How to choose between a marker-based and markerless AR app

“How does it work, for god’s sake?!” If that is how the users react to your application, you have a problem. It’s not only about user experience. Everything begins with a type of the application, UX is not an exception. This article will tell you about two basic types AR apps can be: marker-based and markerless and guide you to make the right decision.

What is a marker-based AR app?

Marker-based applications are great if you want to save some money. They work on the basis of the image-recognition technology, which is a well-known and developed technology. To display the user a digital image in the right place, the application must recognize that this is the piece of the real world which should be augmented. It is achieved by pre-defining a particular image which triggers the program and the application starts working. Such an image is called a marker. 

A marker is usually an object or a picture with a lot of corners and edges to simplify the recognition process.

Marker-based applications are used when it is necessary to anchor a digital image to the real world. If the marker is moved or rotated, the same happens with the overlaid digital image. Marker-based applications work very well as a means of introducing the customer to the augmented reality if you want them to start their experience in a particular place. For example, it works excellent in museums and galleries, where exhibits are tagged with markers or serve as markers themselves, and the application shows additional information, 3D images, and other multimedia content.

Advantages of marker-based AR applications:

  • the production is rather simple and doesn’t take much time;
  • the production is relatively cheap;
  • low system requirements to the device;
  • intuitive user interaction.

Unfortunately, no technology works perfectly fine. AR applications based on markers may face some issues. The major one is to keep a marker within the camera range. As long as the user’s device loses the marker, the experience stops and the immersiveness of it disappears, which contradicts the very concept of augmented reality. Another difficulty is to adjust the digital object to the surface in reality. If it is a picture on the wall, it is simple to align a flat object with a flat surface. However, if the app needs to put a ring on the user’s finger, for example, there appears an additional requirement to make it look realistic and fit every person. 

Case study

IKEA, like nobody else, knows how difficult it is to make the right choice. In 2014 they presented their new virtual catalog with a built-in augmented reality solution. The application allowed the customers to try the furniture in their home and see if it fit and looked great. The application was designed as a marker-based one, where the paper catalog served as a trigger. When the user chose a piece of furniture they liked, they had to put the printed catalog in the place they wanted to place a sofa, table or an armchair. The catalog worked as a marker that allowed the application to correctly calculate the scale and accurately depict a piece of furniture in the real-world room. 

Want a tattoo but afraid you won’t like it? An augmented reality application InkHunter allows the hesitant to try on a tattoo on their body. A specific smile drawn on the skin triggers the application which lays the chosen picture on top of the body.

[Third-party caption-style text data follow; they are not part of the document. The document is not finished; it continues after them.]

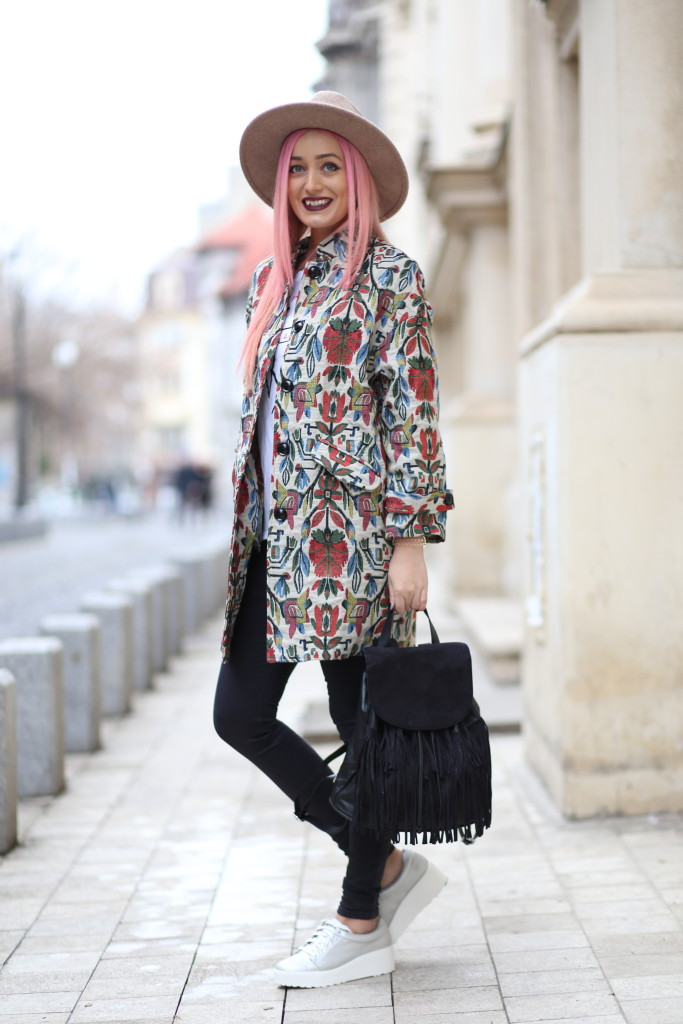the_boho_jacket_madalina_misu (5)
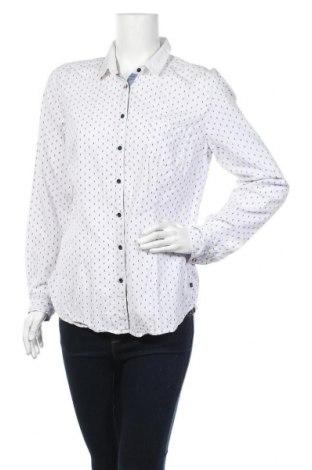 Дамска риза Timeout, Размер XL, Цвят Бял, Памук, Цена 11,34лв.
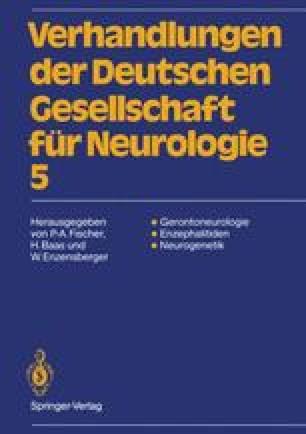 Verhandlungen der Deutschen Gesellschaft für Neurologie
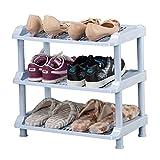 Einfacher Plastikschuh-Lagerregal für Tür Hall-Balkon-4 Teir blauer faltbarer Schuh-Kasten-Organisator-justierbarer Regal-Halter ( größe : 3 tier )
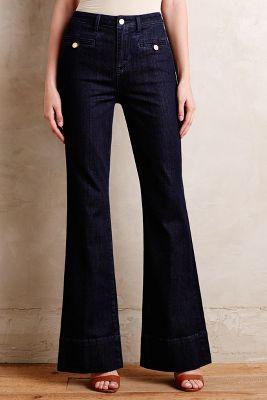 Pilcro Superscript Flare Jeans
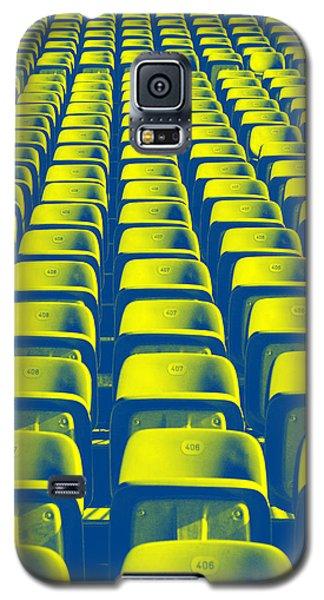 Seats Galaxy S5 Case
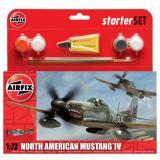 Подарочный набор с моделью самолета North American P-51D Mustang 1:72
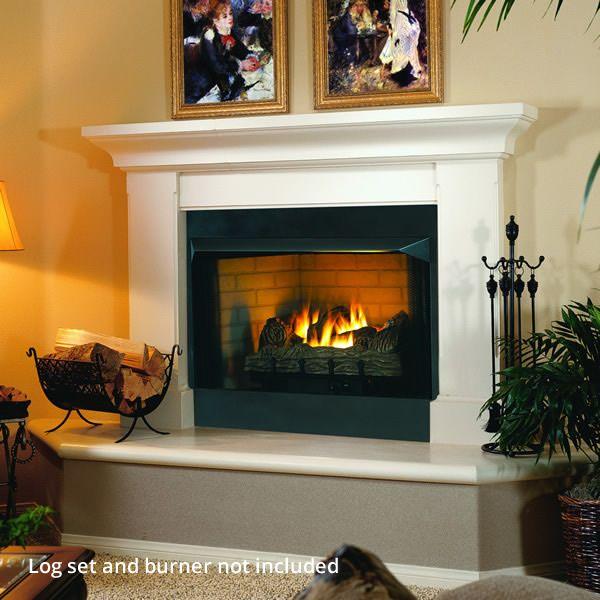 Superior VRT2000 Ventless Firebox image number 0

The tattoo can be scaled to fit better, but the application itself does a great job of aligning the scetch with the uneven and curving body surface pattern.

What is a markerless AR app?

Obviously, markerless applications do not use markers. So how do the developers make them work? Another name for this type is a location-based or geo-based application. It functions using such technologies as GPS, accelerometer, digital compass and others which help to locate the device position and, accordingly, the digital elements of the augmented reality. However, the most important technology which allows the marker-based application to show amazing accuracy and performance is SLAM — simultaneous localization and mapping technology. 

With its help, the program scans, recognizes the surroundings and maps the place locating its position at the same time. It grants developers an ability not to stick to the same place and to move around without falling out of the experience. The system can recognize some objects, usually flat surfaces, like a table or floor, and use them as a starting point. No additional marker is needed — the program calculates everything itself. There is a good use of it for the tourism industry, for example. As the person approaches some place, the app recognizes it and provides additional information or guide to the next spot. A vivid example is Pokemon Go, where pokemon appeared on the game map as the players approached them.

Advantages of location-based AR apps:

  • more capabilities of application;
  • stable user experience;
  • more ability to interact and move around;
  • no need for printed or drawn markers;
  • more advanced technology.

Although the markerless type is more advanced, it still has some disadvantages as the technology is still developing. The main issue is the resources required for developing such an application. The company will typically spend more time and money on development as compared to the marker-based app. Human resources are also a question of interest, because it may be troublesome to find a qualified engineer to work on the project in a short time. 

On the user’s side, location-based applications may seem more complicated and less intuitive in interacting than marker-based. The user needs to calibrate the app before using and here it follows the next point. Not all devices are capable to properly run such applications as they use complicated algorithms and multiple technologies to provide an impressive experience.

Case study

IKEA again. This time with a more advanced application. In 2017 the company introduced “IKEA Place” — an application to try and fit their furniture in the room. The idea is almost the same as with their earlier solution, although, the realization is very different. IKEA Place works as a markerless application, which does not require any marker to place a piece of furniture. As the camera is pointed at the surface, typically a floor, the program recognizes it and calculates the area to put a sofa in place. It allows the user to see if there is enough space to fit it properly and the customers are able to interact with the image, moving it around to place in the best position. The app is available for both iOS and Android.

Forget about rulers, steel tape, and things like that. With AR applications there is an ability to use a device camera to measure anything: distance, width, height, angles. These applications are numerous but all work a similar way. First, the user calibrates the app to get the most precise results. Then they set a starting point or several points in space to measure in between. 


The choice between the marker-based or location-based AR application highly depends on the goal you set for it. If you are looking for a program which needs to show the user some information anchored to a particular place — that is a marker-based solution. If you want your application to be more advanced with deeper immersion and more interaction — markerless type is your choice.